Colle Imperatrice

CAMPI FLEGREI DOP FALANGHINA

Colle Imperatrice Falanghina Campi Flegrei dop

Vintage

It has been said that this variety entered in Italy from the port of Cuma, an ancient colony founded in 700 BC at the foot of the Phlegrean Fields. The Greeks cultivated their vines by leaving them to crawl on the ground. In Italy, however, this type of training system produced moldy grapes. So the settlers were forced to look for an alternative method. This was how the first winemakers understood that by lifting the vines off the ground and attaching them to wooden poles, in Latin phalangae, they avoided the onset of botrytis. From these support systems Vinum Album Phalanginum was born, the ancestor of our Falanghina.

Technical product sheet

Grape variety | Falanghina 100%

Production area | Astroni, 200 m a.s.l

Soil | loam—sandy, loam—loamy

Training system | guyot

Yield | 70 quintals/ha

Harvest period | end of September, first part of October

Harvest | manual

Winemaking

Technical prefermentation | cryomaceration

Fermentation | 2 weeks in stainless steel
Fermentation temperature | 14° – 18° C
Refining | “sur lies” in steel for 4 months and bottle
Alcohol content | 12% – 12.5%

Organoleptic characteristics

A clear and consistent wine, a straw yellow color with golden hues and hints of green.

The nose is intense, fine and complex and presents with floral and fruity notes. 

It is dry warm and smooth on the palate. A good freshness and sapidity. 

A balanced, full-bodied wine with good persistence and intensity.

The Imperatrice vineyard is located in front of Vigna Astroni.

The vineyard, made up exclusively of Falanghina grapes, faces south and extends for about 2.8 hectares at an altitude of about 150 meters above sea level with a topographical reference of latitude 40°60’50’ N and 14°09 ’59” and longitude.

 

From the grapes of the Imperatrice vineyard we produce Colle Imperatrice Campi Flegrei Dop Falanghina.

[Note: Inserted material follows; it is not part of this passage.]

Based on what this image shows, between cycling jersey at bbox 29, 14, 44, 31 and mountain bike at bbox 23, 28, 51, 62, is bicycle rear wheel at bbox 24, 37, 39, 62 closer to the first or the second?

The Falanghina probably derives from ancient Greek-Balkan stocks and seems to owe its name to its expanded habit, for which it was traditionally tied to support poles called “falanga”, from which Falanghina, or “vine supported by poles”.

 

The vine has medium-sized bunches, long and compact, cylindrical in shape and winged on one side. The grains are medium in size, spherical in shape with medium concentrations of bloom on the thick skins with gray colors with yellow reflections.

It is quite vigorous, with average, constant yields and harvests starting from the third week of September.